My suggestion? Ask a person their name, because who knows how long it’s been since they heard someone say their name aloud, and because they are human. If you’re going to a store or you’re close to home, ask them what it is they might need that you can provide for them. If you can grab that for them before they leave their area, great. If they are a person you see regularly on the streets, ask them their usual spot and say, “Okay, I can’t get it today but I will have it next time I’m in the area.” Now the challenge I have come to realize with this is that I live in California, and most of the people I see are while I’m driving somewhere. This is different from D.C. where a person is not allowed to stand on an island to beg (and people drive less there anyways?)
Either way, my point is to ask how you can help. Because showing someone respect and being a good helper, includes recognizing an individual’s own agency to transform their own lives, even if it’s just for that moment.

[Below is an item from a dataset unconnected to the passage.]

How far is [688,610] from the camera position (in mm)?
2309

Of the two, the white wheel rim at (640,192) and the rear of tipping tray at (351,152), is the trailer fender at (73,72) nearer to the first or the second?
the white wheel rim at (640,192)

So with all of this, what did I learn?
It was only 48 hours of being “homeless”, so how much could I really takeaway from this experience? More than I thought, but certainly not enough to be able to solve this systematic problem that affects over 600,000 Americans. What I’ve come to realize is that I didn’t learn much. What I did was experience and absorb. What I did was become mindful of my existence within the homeless community, while recognizing my own privileges as a young woman. What I heard, felt, smelled, and witnessed were beyond my usual routine as a suburban, college educated woman with a supportive family. And what I do strive to learn is more about how I can positively affect the lives of people who are homeless on the individual and the national level.